Manchu Boxer Chief

THE murder of the Church of England missionary, Brookes, in Chinanfu prefecture, Shantung province, by the Boxers, was the beginning of the explosion. On January 4, 1900, I cabled home the occurrence of the murder. On January 5 I cabled that the Americans in Taianfu, two days’ journey by cart south of the scene of the murder, were in danger, and that the United States minister had requested that they be protected; also that the Empress Dowager had expressed to Sir Claude MacDonald, through the tsung-li-yamen, her horror at the deed, and from thenceforth, under the respective dates given below, I sent cables recording the Boxer progress.

January 13. Christians in Shantung are being constantly pillaged by marauding parties of Boxers. The Taianfu district is especially dangerous, as the prefect will not allow them to be interfered with. Dr. Smith, of Pang Chuang, in northern Shantung, has also written and telegraphed the United States legation that matters in his district are in the same condition. Christians murdered, chapels burned and looted, and no redress obtainable from the officials.

January 15. An imperial edict was issued yesterday which really commends the Boxers, and is sure to cause trouble. Upon Baron von Ketteler representing this to the tsung-li-yamen he was given no satisfactory answer to account for it.

January 24. Boxer movement is rapidly spreading, and the situation fills many with alarm. Prince Tuan’s son has been chosen as the successor to the Emperor, which is an unfavorable omen.

January 25. An edict has been promulgated apparently from the Emperor, but really from the Empress Dowager, stating that, because of his childless condition and infirm health, he has decided for the good of the state to appoint Pu Chun, son of Prince Tuan, as his successor.

February 5. Although the Boxer movement continues to increase in the northern provinces, Peking remains quiet.

February 10. The anti-foreign crusade is proceeding apace. Jung Lu, Hsu Tung and Kang Yi have assumed great power, and are constantly with the Empress. The Boer successes in the Transvaal are being used to show the masses that a very little country can defy a big government if only the hearts of the people are in the struggle. British prestige here declining rapidly as a consequence. A Boxer mob has attacked the Germans building the railway in Shantung, and driven the foreigners away from their work.

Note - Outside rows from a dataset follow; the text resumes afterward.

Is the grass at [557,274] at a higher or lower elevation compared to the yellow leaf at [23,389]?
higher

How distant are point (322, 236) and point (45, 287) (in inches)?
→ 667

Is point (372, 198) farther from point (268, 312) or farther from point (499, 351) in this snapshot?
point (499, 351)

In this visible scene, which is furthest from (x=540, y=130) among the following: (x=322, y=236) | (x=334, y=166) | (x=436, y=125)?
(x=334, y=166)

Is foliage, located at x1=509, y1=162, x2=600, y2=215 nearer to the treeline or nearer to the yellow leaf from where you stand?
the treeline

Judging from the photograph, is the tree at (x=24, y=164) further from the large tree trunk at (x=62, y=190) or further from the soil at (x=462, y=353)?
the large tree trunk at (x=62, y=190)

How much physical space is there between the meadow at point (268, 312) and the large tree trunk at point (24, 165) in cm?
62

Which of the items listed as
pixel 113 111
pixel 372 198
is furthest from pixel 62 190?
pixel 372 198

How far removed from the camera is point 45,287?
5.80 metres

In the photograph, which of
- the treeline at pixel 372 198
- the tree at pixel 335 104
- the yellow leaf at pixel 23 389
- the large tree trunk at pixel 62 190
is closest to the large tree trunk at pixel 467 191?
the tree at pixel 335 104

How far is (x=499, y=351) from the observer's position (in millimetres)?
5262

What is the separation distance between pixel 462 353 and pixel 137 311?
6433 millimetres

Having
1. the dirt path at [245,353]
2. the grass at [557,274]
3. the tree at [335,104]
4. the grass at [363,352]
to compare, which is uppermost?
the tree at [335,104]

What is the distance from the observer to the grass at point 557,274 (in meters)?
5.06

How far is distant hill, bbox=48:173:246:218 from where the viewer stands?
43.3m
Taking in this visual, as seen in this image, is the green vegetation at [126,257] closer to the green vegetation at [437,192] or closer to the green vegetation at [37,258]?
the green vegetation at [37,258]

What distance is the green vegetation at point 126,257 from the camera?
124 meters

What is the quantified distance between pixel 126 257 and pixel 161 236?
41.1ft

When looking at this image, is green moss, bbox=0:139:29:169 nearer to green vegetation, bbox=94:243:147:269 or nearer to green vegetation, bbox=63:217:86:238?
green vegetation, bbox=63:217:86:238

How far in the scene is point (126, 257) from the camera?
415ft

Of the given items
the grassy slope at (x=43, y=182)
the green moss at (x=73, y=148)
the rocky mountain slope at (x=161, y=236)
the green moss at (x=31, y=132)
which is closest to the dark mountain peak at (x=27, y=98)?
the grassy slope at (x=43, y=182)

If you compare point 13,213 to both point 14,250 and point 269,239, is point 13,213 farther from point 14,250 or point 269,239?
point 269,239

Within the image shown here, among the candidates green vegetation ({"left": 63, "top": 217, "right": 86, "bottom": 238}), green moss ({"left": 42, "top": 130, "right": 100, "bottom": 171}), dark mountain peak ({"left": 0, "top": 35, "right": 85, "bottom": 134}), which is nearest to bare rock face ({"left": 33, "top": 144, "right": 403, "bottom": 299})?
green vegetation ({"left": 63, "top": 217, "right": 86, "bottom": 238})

As Baron von Ketteler insists upon their going on with the work, the tsung-li-yamen finds it difficult to please both the throne and the foreigners.

February 12. A letter received from a Presbyterian missionary in Chinanfu states that over seventy families of Christians have been mobbed and looted in his district, and that they can obtain no redress from the local officials, and that the Boxers, knowing this, are rapidly increasing and growing bolder.

February 15. Imperial edict orders the suspension of any native papers showing reform tendency, and the editors to be imprisoned.